(Entries on spatial positioning)
######

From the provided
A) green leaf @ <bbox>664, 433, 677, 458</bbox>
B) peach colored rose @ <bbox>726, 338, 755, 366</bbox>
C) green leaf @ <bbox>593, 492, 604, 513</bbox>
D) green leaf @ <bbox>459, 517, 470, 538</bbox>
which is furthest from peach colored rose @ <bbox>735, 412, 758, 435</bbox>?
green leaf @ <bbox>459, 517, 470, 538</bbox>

######

Task directions: Reproduce all of the entries above without changing a single character.

Result of the task:
From the provided
A) green leaf @ <bbox>664, 433, 677, 458</bbox>
B) peach colored rose @ <bbox>726, 338, 755, 366</bbox>
C) green leaf @ <bbox>593, 492, 604, 513</bbox>
D) green leaf @ <bbox>459, 517, 470, 538</bbox>
which is furthest from peach colored rose @ <bbox>735, 412, 758, 435</bbox>?
green leaf @ <bbox>459, 517, 470, 538</bbox>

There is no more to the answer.